=== Given problem ===
Can you extend the passage below on MUFG's board and committee governance, picking up right after its final sentence?

=== Passage shown ===
Management shall conduct training and the like, including training about the business activities and management environment of MUFG, particularly for independent outside directors, on an ongoing basis, including at the time of appointment, in order to provide necessary information in addition to the Board of Directors’ meeting agenda.

6-6. Evaluation of the Board of Directors

In order to maintain and improve the effectiveness of the Board of Directors, evaluation of the Board shall be conducted periodically.

6-7. Information exchange among independent outside directors

Independent outside directors may, as necessary, convene meetings comprising only independent outside directors in order to perform their function from an independent standpoint.

6-8. Appointment of Lead Independent Outside Director

Independent outside directors may appoint a Lead Independent Outside Director from among themselves.

6-9. Advice of outside professionals

Directors may obtain advice from outside professionals at MUFG’s expense if it is necessary for the execution of their duties as a director.

7. Committees

7-1. Establishment of committees

In addition to the establishment of a Nominating and Governance Committee, a Compensation Committee and an Audit Committee as provided under the Companies Act, a Risk Committee shall also be established as an optional board committee. Moreover, in order to comply with the final rules for Enhanced Prudential Standards for Foreign Banking Organizations, U.S. Risk Committee shall be established.
Committees may appoint outside professionals as outside expert members and have them participate in committee deliberations.

=== Recorded information ===
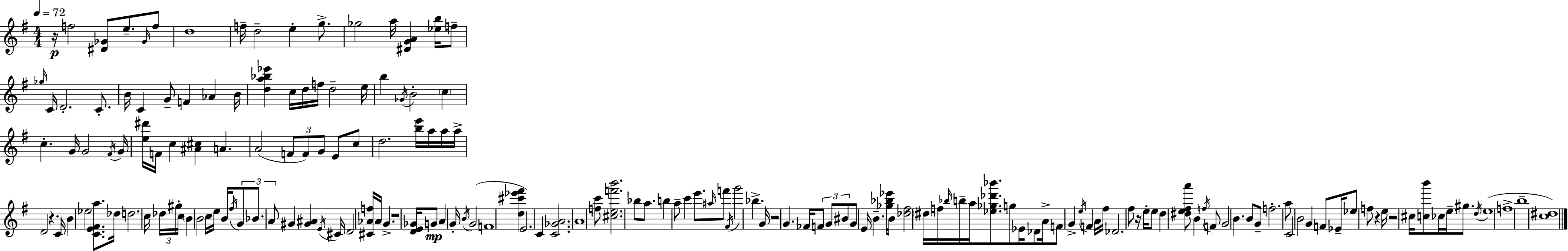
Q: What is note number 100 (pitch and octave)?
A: BIS4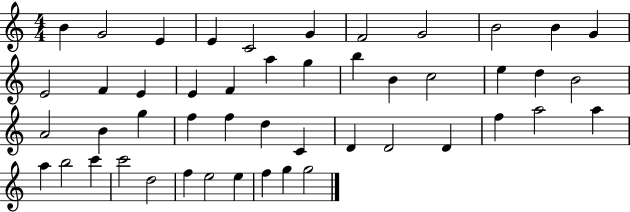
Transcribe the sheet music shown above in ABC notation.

X:1
T:Untitled
M:4/4
L:1/4
K:C
B G2 E E C2 G F2 G2 B2 B G E2 F E E F a g b B c2 e d B2 A2 B g f f d C D D2 D f a2 a a b2 c' c'2 d2 f e2 e f g g2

=== Task output ===
7-2. Nominating and Governance Committee

  • (i)Role of the Nominating and Governance Committee
    • ·The Nominating and Governance Committee shall decide the content of proposals that are submitted to general meetings of shareholders regarding the election and removal of directors.
    • ·The Nominating and Governance Committee shall discuss and make recommendations to the Board of Directors on personnel matters regarding key management positions such as Chairman, Deputy Chairman and President and Group Chief Executive Officer of MUFG and Chairmen, Deputy Chairmen and Presidents of major subsidiaries.
    • ·The Nominating and Governance Committee shall discuss and make recommendations to the Board of Directors on matters pertaining to the policy and framework for corporate governance.
  • (ii)Composition and resolutions of the Nominating and Governance Committee
    • ·The Nominating and Governance Committee shall be composed of three (3) or more members, with the members being independent outside directors and the President and Group Chief Executive Officer.
    • ·The chairman of the Nominating and Governance Committee shall be appointed from among the independent outside directors.
    • ·Resolutions of the Nominating and Governance Committee shall be adopted by an affirmative vote of a majority of the members present who constitute in number a majority of all the members eligible to vote.
  • (iii)Nomination policy
    • ·The Nominating and Governance Committee shall establish Director Election Standards and nominate as director candidates those who meet such standards.
    • ·With respect to the nomination of candidates for key management positions such as Chairman, Deputy Chairman and President and Group Chief Executive Officer of MUFG and Chairmen, Deputy Chairmen and Presidents of major subsidiaries, the appropriateness of the nomination shall be discussed in light of the personnel requirements for each position.

7-3. Compensation Committee

  • (i)Role of the Compensation Committee
    • ·The Compensation Committee shall establish a policy regarding decisions on compensation for corporate executive officers and directors, and shall decide the details of individual compensation based on this policy. If an corporate executive officer or a director concurrently serves as an officer or employee of a subsidiary, the Compensation Committee shall in the same way decide the aggregate amount of compensation for such person inclusive of that to be received as an officer or employee of the subsidiary.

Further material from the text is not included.